Fermentation is a miraculous and wonderful thing. Think of all the things we eat and drink that are fermented. Wine, beer, cheese, vinegar, pickles of every kind, whether brine pickled or vinegar pickled, yoghurt, kefir…. Fermentation breaks down and transforms raw materials by the aid of friendly bateria, in a way that not only preserves food but also makes it more nutritious to us. The lactobaccillus in sauerkraut protects your stomach from nasty invaders. I read that Julius Caesar carried barrels of sauerkraut with him and it protected the Roman soldiers from dysentery as they drank water in different lands. I don’t know if that’s true but it’s logical. Kimchi makes my stomach feel good when I eat a little with every meal.
So by now I hope I convinced you to try making some. I use the Nourishing Traditions: The Cookbook that Challenges Politically Correct Nutrition and the Diet Dictocrats recipe. (This is my new Amazon link to a page where you can buy it and I get 4 cents.) This is a cookbook everyone should have. The author, Sally Fallon started the Weston Price Foundation and has a farm not far from us. If you haven’t heard of Dr.Weston Price you have a treat in store. His discoveries on the benefits of a pre-industrial diet are really enlightening reading. But I need to get down to the kimchi!
1 head Napa cabbage, cored and chopped
1 bunch green onions, chopped
1 cup grated carrots
1/2 cup grated daikon (optional and I don’t)
1-2 tablespoons grated ginger root (man up and do 2)
3 big cloves garlic, peeled and minced
1/2 tsp dried chili flakes, or 2 fresh cayenne type peppers
2 teaspoons sea salt
2 tablespoons whey (if not available add another 2 tsp of salt)
1/2 cup filtered water.
I have almost directly qoted Sally’s recipe here. I just lean towards more garlic, ginger, and spicy peppers. The whey is a thing us fermentation heads keep around. If you add it to the soaking water for your beans, oatmeal, etc. it makes them more digestible. You can skim it off the top of some yoghurt, and just add a little more salt, and it will work. Salt prevents the beginning of nasty cultures until the lactic fermentation can get going. The whey kickstarts that.

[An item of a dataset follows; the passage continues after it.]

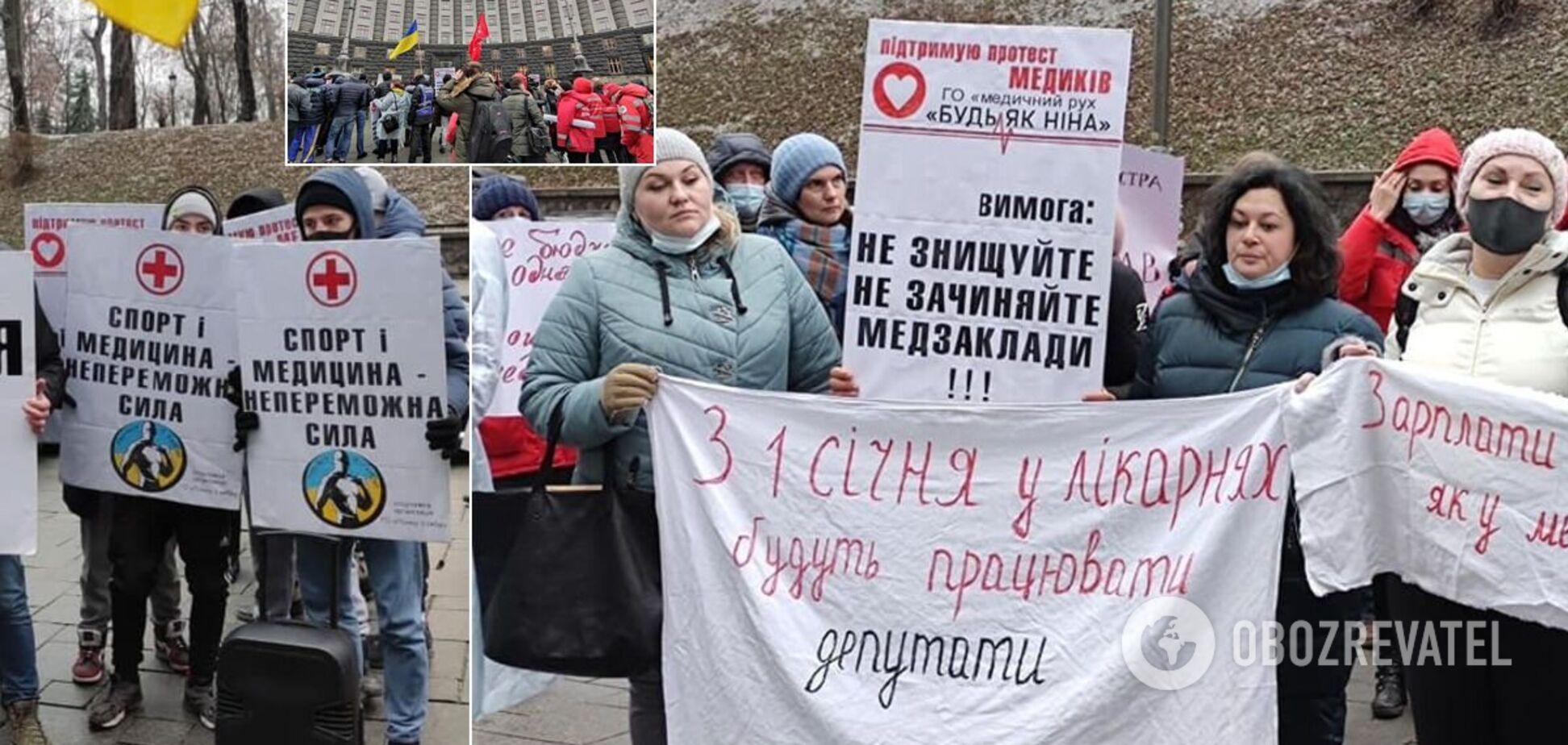 Акція протесту медиків в Києві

I don’t shred the Napa cabbage because I like the texture of inch long pieces of cabbage midrib. So I chop it rather coarsely. There isn’t much core to a Napa, either. Her recipe implies that you can use other cabbages, but I really love the Napa. Put all your ingredients in a large bowl and toss well to distribute the salt. The cabbage will immediately start to wilt and give off water. Take a potato masher or something blunt that you can bash with, like even a jam jar if you can get a comfortable grip, and pound the cabbage. You are out to bruise it thoroughly so that the lactobacillus can penetrate the tissues rapidly, and the plant sugars can feed it. Just bash it, turn it, and pound some more.

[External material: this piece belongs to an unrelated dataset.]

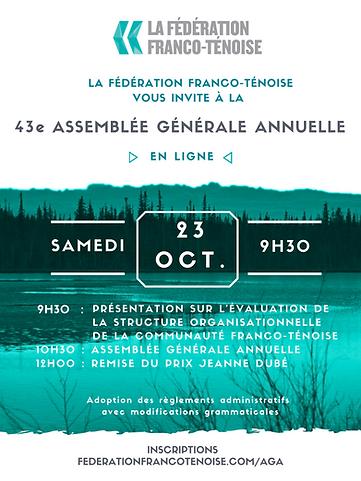 Affiche AGA 2020-2021.png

When it looks like it has given up, pack it into a glass jar or a crock with a good lid. You want to pack it down with a clean fist, so that water is coming to the top. Add the water after it is packed, if necessary to cover the cabbage. Let it sit at room temprature for 4-5 days. As it ferments bubbles will push up the cabbage, so push it down periodically. There won’t be any scum like with German sauerkraut. There will be a smell though. You can taste it any time to check how it is coming. When it is pickled enough for you, or you don’t want it any sourer, you can pack it into smaller jars and refrigerate. That will slow it down for months.When you are ready to make more, save the liquid from the last of the kimchi to start new batch. So delicious!